[[ Recorded information open ]]
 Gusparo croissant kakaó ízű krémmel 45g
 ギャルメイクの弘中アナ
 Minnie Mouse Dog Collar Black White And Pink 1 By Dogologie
[[ Recorded information closed ]]
§ **Task requirements**: Your response must contain the complete listing, copied without deviation.

§ **Response to the task**:
 Gusparo croissant kakaó ízű krémmel 45g
 ギャルメイクの弘中アナ
 Minnie Mouse Dog Collar Black White And Pink 1 By Dogologie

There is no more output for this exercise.